US-Präsident George Bush hat die Entwicklung einer Richtlinie für einen Angriff auf feindliche Computersysteme angeordnet.

HB/cra DÜSSELDORF. Laut einem Bericht der Washington Post ist dies die erste Richtlinie auf nationaler Ebene, die Bedingungen und Vorgehensweisen für einen Cyber-Angriff festschreibt. Bisher hätten die USA noch keinen derartigen Angriff in größerem Umfang gestartet, aber das Pentagon bereite sich durch die Richtlinie offenbar auf den Tag vor, an dem Angriffe auf Computernetzwerke Bestandteil der Kriegsführung sein werden.

"Wir haben Möglichkeiten, wir haben Organisationen, aber wir haben noch keine ausgearbeitete Strategie und Vorgehensweise", sagt Richard A. Clarke, der vergangene Woche als Berater des Präsidenten für Cyberspace-Sicherheit zurückgetreten ist.

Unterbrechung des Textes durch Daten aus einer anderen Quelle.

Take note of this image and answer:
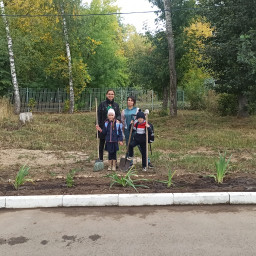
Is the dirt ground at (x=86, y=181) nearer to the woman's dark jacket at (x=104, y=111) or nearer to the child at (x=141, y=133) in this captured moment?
the child at (x=141, y=133)

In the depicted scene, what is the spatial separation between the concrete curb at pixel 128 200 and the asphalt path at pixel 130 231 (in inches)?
3.6

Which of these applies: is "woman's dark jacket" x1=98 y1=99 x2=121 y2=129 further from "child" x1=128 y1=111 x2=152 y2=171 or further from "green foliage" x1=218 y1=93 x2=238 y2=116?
"green foliage" x1=218 y1=93 x2=238 y2=116

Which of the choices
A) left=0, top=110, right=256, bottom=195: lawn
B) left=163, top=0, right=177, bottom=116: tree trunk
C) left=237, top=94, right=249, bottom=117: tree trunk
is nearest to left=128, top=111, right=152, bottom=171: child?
left=0, top=110, right=256, bottom=195: lawn

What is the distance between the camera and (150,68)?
20891mm

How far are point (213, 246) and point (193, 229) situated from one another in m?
0.42

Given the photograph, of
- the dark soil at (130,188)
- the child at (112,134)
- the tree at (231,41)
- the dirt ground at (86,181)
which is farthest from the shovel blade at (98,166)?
the tree at (231,41)

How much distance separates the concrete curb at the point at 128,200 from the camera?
4289 mm

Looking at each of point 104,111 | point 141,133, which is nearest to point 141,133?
point 141,133

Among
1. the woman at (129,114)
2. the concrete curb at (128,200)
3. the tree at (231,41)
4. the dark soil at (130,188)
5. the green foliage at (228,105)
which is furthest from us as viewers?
the green foliage at (228,105)

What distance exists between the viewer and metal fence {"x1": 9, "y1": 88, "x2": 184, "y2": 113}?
23.2 m

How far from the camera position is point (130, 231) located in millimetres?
3508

Es wird darüber spekuliert, dass George Bush im Falle eines Irakkrieges einen Angriff auf die feindlichen militärischen Computersysteme plant.

Das nationale Cyber-Arsenal der USA unterliege einer noch größeren Geheimhaltung als das Atomwaffenprogramm. Die verschiedenen Programme seien streng voneinander getrennt, sodass sich über den vollen Umfang der Kapazitäten nur spekulieren lasse. Bei einem Treffen von Offiziellen des Weißen Hauses mit externen Fachleuten vergangenen Monat am Massachusetts Institute of Technology seien jedoch auch Vorbehalte gegen einen Cyberangriff geäußert worden. Die USA selbst seien stark auf Computernetzwerke angewiesen, sodass ein potenzieller Gegenangriff schwerwiegende Folgen haben könnte.